SELECTED EXTRACT
====================

Mata Ortiz potter Pilo Mora pressing his clay “tortilla” into the bowl. Many potters won’t share where they get their best clay from in town.
Modern residents of Mata Ortiz often found (and still find) ancient pottery shards. But the techniques used to make this beautiful, intricately painted pottery were lost for over 500 years until one resident named Juan Quezada painstakingly worked to rediscover the lost art.
As a boy, Quezada was intrigued by the shards he’d find in the hills near his hometown. One day, more than 60 years ago, he came across an undisturbed, likely pre-Hispanic burial cave and found three intact pots. So taken was he by their beauty that he vowed to learn how to make them.
It took him 16 years of trial and error before he finally succeeded in making a pot he found satisfactory.
At first, Quezada either traded his pots for goods or sold them for a few dollars. Some of his pots made their way to the United States, where they were discovered by Spencer MacCallum, who had purchased a 14th-century pot from Paquimé he’d found at a yard sale in the early 1970s.
Mata Ortiz pottery exists today because of one man, Juan Quezada, who became fascinated by the ancient remains of pottery from the Paquimé ruins near his village and decided to recreate it.
Several years later, when he saw Quezada’s pots in a store in New Mexico, he knew they had their roots in the ancient culture from Paquimé. But when he asked where the pots were from, he was told simply, “Mexico.”

====================

INSTRUCTION A
According to the passage on Mata Ortiz pottery, how long did Juan Quezada work by trial and error before making a pot that satisfied him?
The passage on Mata Ortiz pottery and the rows that follow have no connection to each other.

Collection entries
====================

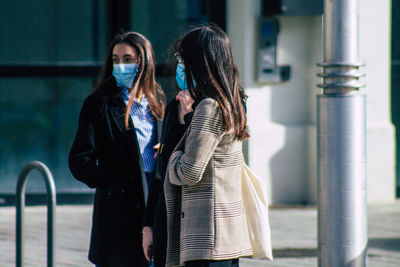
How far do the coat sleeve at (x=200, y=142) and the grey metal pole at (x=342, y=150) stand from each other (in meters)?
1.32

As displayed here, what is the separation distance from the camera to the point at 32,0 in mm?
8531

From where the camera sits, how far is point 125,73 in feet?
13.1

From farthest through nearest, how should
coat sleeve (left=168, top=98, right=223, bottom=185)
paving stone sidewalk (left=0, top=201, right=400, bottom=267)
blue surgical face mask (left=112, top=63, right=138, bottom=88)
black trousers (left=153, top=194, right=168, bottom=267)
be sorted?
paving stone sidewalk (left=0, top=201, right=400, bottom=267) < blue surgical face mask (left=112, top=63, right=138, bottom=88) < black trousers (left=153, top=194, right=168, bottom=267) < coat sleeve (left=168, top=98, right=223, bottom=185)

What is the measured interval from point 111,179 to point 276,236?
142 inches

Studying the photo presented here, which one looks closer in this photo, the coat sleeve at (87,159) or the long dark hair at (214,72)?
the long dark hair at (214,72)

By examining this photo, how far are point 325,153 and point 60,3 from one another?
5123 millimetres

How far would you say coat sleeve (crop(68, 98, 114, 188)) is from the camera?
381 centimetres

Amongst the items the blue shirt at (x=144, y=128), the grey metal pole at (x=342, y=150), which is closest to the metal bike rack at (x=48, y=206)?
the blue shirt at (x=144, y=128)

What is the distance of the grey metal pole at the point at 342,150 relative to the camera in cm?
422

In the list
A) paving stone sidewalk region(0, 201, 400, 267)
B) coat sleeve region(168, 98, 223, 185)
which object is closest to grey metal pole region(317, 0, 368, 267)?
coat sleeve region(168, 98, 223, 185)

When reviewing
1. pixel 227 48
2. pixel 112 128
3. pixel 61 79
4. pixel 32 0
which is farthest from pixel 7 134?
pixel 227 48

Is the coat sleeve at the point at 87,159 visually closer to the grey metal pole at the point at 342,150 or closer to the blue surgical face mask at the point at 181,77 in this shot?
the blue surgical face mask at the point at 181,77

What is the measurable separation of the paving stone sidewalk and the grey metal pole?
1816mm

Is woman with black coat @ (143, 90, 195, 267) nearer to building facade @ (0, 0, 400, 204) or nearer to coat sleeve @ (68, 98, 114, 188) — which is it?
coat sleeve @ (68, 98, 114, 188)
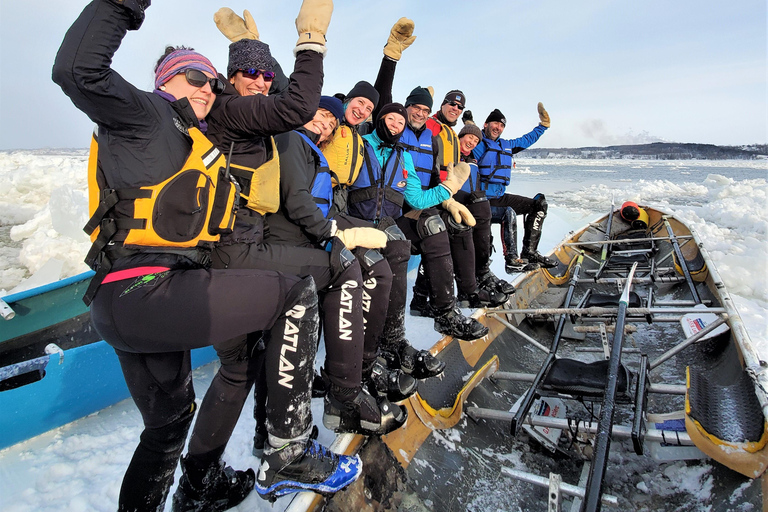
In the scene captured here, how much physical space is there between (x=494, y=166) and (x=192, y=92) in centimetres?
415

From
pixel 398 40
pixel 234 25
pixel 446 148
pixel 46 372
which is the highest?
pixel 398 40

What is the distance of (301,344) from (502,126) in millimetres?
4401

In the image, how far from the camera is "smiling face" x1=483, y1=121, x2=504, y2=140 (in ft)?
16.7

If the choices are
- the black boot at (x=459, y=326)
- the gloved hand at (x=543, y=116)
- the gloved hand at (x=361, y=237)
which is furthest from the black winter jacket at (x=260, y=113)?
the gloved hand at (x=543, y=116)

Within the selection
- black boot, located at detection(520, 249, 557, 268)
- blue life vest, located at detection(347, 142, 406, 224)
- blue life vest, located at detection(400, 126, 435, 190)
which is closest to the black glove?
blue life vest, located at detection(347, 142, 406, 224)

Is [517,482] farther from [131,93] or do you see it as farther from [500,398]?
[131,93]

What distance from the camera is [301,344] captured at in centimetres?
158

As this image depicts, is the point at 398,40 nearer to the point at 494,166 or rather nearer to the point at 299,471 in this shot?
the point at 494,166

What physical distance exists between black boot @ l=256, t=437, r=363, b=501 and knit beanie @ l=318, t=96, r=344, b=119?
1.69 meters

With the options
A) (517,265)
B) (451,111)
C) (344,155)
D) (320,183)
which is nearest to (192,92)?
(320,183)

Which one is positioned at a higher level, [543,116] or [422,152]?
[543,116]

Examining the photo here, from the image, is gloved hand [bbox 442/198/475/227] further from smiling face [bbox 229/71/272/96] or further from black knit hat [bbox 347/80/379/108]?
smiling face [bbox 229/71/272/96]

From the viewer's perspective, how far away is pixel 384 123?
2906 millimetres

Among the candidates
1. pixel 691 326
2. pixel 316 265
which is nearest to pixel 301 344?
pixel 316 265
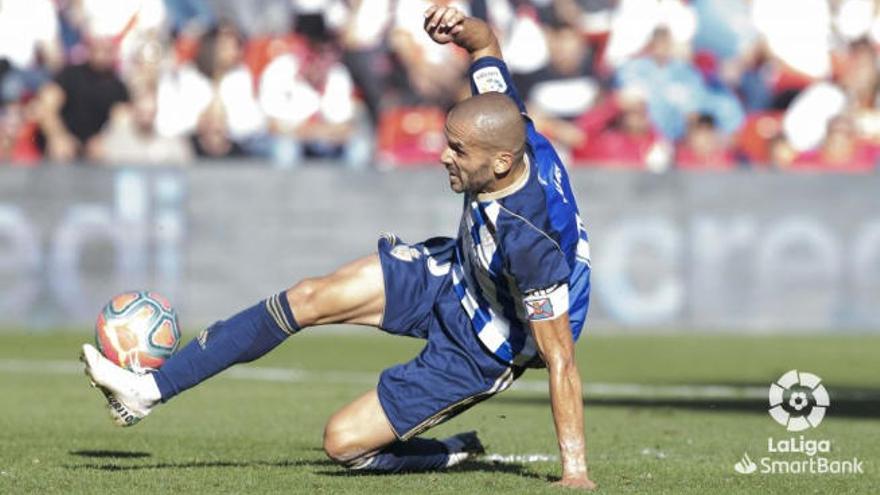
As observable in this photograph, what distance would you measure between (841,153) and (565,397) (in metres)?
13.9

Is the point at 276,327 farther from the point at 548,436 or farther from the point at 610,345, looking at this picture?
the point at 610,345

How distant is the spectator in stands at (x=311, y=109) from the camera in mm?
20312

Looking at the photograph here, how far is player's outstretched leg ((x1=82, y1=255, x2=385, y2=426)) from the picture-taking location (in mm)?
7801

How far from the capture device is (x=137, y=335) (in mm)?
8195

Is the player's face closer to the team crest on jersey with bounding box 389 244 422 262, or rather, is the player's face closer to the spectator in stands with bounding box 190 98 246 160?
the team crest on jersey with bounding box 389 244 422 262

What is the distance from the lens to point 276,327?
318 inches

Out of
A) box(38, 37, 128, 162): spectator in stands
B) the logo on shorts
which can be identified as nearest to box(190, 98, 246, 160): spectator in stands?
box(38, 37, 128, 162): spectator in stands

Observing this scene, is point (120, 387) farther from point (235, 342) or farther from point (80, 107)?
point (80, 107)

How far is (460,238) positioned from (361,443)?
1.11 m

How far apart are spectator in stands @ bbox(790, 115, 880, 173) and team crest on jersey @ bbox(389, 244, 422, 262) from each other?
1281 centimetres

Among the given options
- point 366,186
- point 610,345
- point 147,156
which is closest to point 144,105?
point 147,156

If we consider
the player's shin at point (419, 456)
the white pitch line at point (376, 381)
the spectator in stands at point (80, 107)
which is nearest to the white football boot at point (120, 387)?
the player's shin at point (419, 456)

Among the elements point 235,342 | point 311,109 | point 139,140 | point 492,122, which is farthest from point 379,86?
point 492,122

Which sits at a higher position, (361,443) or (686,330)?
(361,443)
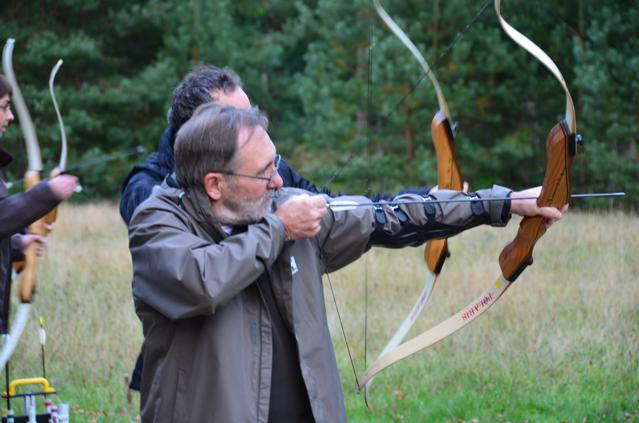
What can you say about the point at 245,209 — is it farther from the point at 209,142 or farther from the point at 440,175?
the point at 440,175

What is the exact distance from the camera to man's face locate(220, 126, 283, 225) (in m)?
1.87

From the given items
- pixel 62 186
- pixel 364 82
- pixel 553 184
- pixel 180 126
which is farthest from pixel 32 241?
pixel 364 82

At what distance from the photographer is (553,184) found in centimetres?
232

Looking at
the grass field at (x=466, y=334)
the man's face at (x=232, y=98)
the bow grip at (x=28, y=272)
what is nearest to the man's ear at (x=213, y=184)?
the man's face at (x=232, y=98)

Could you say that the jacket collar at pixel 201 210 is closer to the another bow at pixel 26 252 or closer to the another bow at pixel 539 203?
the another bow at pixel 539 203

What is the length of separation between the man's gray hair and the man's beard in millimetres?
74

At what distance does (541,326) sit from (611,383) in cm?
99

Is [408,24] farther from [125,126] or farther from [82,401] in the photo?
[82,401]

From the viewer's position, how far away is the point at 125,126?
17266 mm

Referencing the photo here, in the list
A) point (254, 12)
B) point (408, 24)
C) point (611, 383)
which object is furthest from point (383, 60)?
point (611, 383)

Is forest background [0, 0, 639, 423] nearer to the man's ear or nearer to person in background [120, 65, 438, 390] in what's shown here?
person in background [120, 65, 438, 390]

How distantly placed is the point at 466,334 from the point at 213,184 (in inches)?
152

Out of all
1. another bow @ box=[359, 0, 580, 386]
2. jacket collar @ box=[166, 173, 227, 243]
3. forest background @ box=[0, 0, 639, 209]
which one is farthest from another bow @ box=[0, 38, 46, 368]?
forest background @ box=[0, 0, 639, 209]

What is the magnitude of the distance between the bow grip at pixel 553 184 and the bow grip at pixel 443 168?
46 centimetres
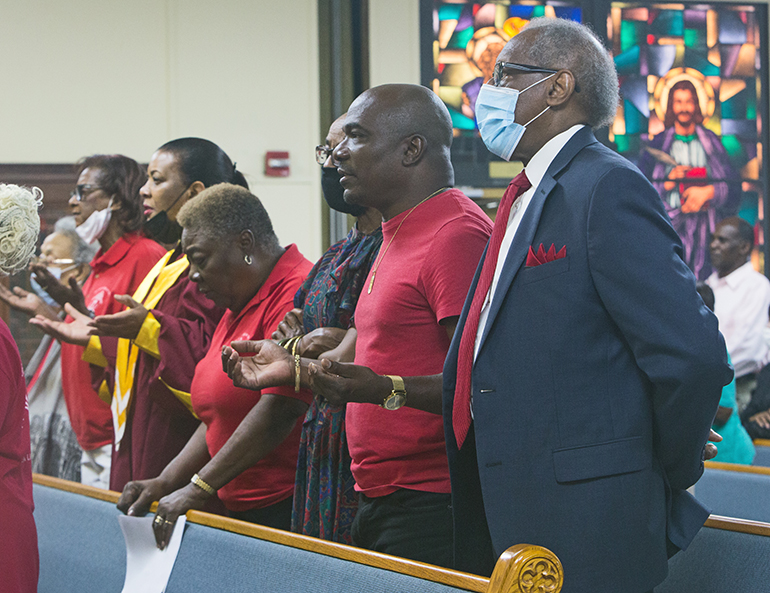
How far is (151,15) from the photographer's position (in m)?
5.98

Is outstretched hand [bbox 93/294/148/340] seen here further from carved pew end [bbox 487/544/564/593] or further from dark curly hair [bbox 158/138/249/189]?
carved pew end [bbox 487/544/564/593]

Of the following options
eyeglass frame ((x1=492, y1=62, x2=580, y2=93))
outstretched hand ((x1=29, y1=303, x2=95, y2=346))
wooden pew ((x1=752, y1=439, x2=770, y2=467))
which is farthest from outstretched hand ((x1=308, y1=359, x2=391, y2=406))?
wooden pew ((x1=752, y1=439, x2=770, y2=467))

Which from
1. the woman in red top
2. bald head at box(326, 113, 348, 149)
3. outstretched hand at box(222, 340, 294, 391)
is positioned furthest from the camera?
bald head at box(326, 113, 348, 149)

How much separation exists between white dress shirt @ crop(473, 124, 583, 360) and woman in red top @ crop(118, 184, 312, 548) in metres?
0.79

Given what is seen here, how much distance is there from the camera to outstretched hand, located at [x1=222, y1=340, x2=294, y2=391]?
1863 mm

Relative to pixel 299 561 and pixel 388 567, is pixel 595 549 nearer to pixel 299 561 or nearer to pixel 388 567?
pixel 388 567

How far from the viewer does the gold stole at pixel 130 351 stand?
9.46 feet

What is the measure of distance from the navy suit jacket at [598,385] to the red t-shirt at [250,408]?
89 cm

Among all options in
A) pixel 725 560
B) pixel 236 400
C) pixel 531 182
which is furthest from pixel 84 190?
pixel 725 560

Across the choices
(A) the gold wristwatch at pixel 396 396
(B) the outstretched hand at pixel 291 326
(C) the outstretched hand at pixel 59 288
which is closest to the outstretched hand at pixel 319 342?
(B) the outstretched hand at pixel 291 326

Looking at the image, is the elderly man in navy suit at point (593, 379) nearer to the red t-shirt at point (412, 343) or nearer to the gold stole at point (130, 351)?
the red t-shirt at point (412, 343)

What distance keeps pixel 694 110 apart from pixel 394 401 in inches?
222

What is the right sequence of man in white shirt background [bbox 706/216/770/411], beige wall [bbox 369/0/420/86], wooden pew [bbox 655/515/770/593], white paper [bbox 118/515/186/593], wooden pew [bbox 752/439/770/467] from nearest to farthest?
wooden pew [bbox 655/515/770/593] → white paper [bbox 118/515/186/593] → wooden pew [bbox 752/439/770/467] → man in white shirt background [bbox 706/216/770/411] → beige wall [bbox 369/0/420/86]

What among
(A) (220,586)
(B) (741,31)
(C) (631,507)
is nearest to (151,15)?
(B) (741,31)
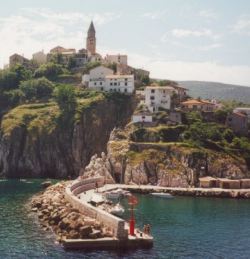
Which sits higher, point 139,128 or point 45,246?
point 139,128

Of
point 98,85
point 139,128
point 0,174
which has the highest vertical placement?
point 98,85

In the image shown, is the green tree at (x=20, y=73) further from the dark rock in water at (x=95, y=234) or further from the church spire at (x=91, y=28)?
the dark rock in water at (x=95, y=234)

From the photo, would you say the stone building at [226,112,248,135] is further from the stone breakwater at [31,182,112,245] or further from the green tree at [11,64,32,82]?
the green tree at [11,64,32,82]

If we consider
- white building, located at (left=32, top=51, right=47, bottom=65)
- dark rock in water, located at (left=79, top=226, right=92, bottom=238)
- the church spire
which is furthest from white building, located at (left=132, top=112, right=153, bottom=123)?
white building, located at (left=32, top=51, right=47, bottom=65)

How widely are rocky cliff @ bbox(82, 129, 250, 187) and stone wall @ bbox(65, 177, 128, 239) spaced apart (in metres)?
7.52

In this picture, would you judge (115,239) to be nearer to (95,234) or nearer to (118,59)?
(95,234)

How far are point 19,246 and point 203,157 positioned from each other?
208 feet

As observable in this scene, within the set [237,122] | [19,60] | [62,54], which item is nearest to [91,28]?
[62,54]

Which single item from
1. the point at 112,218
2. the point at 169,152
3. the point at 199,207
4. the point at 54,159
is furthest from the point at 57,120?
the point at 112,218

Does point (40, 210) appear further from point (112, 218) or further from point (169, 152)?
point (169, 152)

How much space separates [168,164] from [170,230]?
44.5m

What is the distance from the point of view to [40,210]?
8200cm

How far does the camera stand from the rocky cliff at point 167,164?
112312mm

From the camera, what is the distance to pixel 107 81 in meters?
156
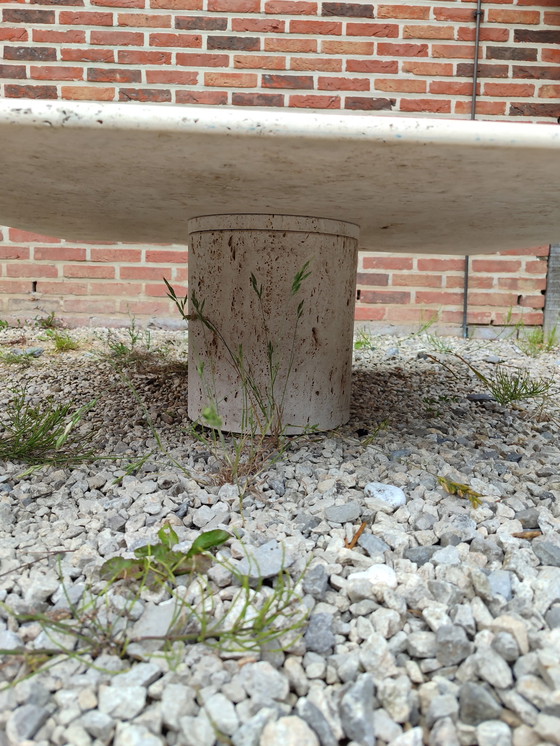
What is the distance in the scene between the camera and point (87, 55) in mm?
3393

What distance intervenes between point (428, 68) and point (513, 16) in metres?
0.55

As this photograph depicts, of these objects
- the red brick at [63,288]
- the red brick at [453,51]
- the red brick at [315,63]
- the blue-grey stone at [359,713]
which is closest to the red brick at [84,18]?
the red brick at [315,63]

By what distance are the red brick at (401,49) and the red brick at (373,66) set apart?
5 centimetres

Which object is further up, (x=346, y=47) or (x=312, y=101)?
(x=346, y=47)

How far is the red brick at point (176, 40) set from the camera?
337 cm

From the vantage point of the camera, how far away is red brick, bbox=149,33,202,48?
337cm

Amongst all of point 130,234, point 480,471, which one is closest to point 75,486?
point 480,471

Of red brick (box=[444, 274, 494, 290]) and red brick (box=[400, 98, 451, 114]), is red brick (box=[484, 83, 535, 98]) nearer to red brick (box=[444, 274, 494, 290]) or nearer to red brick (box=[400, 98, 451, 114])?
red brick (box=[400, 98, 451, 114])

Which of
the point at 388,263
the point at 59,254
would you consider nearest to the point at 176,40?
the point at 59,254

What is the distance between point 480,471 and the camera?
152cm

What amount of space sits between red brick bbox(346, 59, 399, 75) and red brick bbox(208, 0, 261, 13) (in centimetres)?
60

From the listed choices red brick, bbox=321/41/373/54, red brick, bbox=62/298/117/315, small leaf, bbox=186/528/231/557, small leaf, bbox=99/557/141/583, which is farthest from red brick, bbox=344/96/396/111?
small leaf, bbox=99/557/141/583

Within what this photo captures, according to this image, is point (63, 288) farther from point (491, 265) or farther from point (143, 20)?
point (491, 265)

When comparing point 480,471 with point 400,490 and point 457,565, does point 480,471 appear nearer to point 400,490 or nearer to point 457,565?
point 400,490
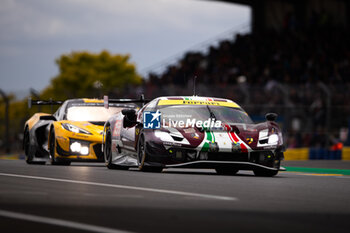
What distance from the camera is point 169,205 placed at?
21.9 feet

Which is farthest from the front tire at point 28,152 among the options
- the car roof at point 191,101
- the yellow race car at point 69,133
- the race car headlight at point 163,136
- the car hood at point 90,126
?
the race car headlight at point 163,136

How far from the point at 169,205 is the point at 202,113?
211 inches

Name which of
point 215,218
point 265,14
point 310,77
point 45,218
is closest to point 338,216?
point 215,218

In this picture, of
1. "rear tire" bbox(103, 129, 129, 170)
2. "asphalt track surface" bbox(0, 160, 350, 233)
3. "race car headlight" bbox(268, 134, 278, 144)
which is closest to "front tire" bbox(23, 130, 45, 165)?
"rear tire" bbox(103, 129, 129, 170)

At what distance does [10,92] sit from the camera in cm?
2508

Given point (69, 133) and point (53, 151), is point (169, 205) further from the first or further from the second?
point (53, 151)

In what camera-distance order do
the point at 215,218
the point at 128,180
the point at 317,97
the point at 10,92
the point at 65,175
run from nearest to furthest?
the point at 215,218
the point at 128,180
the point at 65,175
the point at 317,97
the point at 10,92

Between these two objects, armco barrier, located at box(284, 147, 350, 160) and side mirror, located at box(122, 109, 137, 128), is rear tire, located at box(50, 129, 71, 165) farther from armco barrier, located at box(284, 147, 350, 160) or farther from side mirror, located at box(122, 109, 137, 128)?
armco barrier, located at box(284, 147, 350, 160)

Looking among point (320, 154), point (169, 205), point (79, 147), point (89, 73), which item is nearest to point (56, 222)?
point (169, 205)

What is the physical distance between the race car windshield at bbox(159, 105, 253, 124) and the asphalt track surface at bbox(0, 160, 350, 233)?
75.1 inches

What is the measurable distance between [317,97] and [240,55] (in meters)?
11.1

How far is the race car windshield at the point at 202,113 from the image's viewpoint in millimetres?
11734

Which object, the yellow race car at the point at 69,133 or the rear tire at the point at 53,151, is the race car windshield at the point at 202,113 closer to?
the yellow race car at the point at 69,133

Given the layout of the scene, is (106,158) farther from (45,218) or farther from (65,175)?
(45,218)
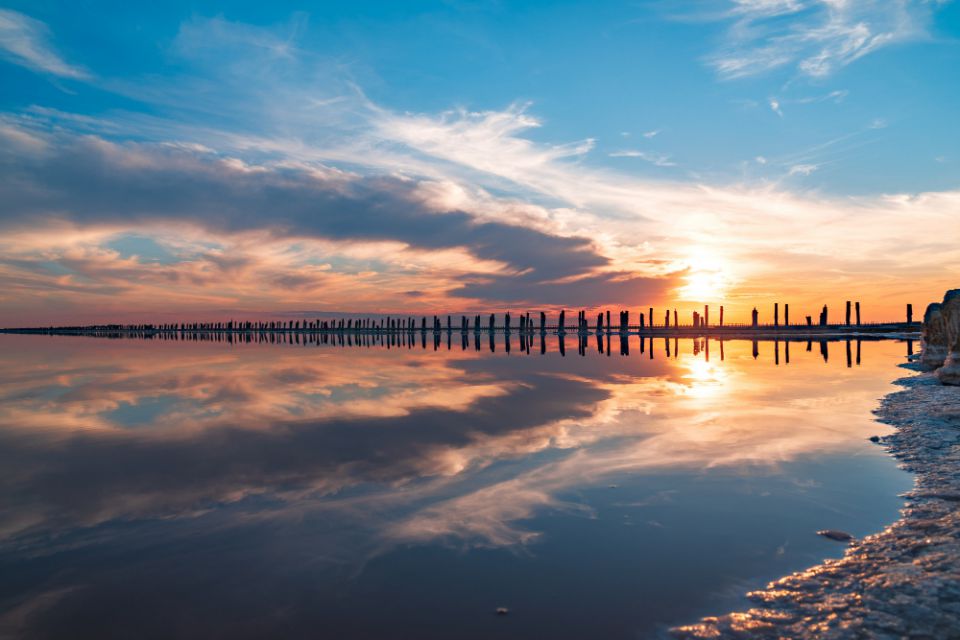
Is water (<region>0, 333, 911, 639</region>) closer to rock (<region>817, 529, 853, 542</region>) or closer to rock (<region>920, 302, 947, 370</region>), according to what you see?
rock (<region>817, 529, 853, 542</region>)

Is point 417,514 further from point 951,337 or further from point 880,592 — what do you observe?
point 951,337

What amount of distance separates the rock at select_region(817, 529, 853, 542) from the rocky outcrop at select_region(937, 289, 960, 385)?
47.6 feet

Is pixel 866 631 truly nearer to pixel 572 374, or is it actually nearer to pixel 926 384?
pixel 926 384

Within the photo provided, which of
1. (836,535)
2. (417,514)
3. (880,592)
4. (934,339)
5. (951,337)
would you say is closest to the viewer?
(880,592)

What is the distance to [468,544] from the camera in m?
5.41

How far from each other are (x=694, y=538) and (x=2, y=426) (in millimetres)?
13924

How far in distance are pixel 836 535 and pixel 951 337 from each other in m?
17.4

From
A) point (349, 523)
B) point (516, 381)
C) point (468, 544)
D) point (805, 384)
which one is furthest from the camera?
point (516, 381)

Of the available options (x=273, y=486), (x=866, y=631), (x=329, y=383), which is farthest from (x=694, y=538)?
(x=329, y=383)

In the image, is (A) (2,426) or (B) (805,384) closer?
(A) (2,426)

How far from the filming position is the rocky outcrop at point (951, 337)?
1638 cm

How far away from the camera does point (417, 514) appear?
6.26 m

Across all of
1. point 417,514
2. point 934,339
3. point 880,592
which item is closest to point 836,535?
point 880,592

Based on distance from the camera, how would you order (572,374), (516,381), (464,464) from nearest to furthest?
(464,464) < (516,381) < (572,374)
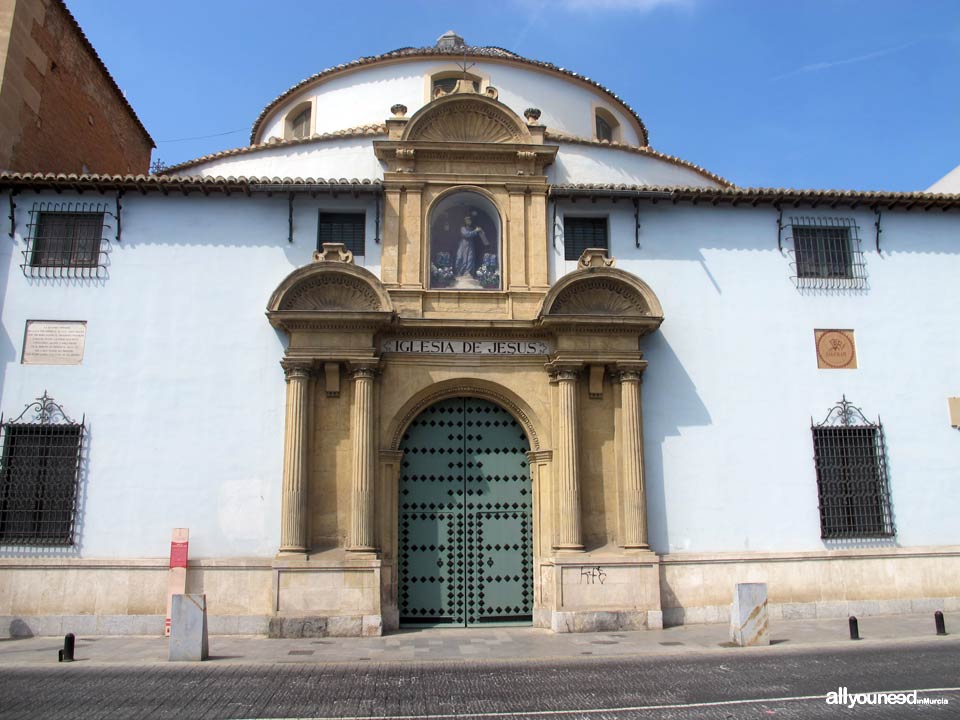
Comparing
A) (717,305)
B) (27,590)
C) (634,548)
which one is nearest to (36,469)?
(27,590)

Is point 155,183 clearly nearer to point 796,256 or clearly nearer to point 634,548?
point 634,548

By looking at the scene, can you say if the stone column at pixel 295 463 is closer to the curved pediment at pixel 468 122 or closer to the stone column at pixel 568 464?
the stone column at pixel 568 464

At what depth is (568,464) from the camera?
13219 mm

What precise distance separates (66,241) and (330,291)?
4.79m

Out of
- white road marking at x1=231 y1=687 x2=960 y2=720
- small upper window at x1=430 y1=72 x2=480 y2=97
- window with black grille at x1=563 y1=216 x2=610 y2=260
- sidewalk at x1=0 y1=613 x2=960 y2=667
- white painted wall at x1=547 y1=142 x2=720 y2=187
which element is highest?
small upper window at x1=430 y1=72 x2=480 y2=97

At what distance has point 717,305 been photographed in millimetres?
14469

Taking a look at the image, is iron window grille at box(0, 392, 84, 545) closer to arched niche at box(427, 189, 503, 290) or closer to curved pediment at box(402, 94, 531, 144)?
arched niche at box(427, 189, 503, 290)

====================

INSTRUCTION B
List every line of the rows that contains the string "window", treating case as significant.

TASK RESULT A
16 years

TASK RESULT B
- small upper window at x1=430 y1=72 x2=480 y2=97
- window with black grille at x1=563 y1=216 x2=610 y2=260
small upper window at x1=430 y1=72 x2=480 y2=97
Taking a look at the image, is iron window grille at box(0, 392, 84, 545) closer to arched niche at box(427, 189, 503, 290) or closer to curved pediment at box(402, 94, 531, 144)?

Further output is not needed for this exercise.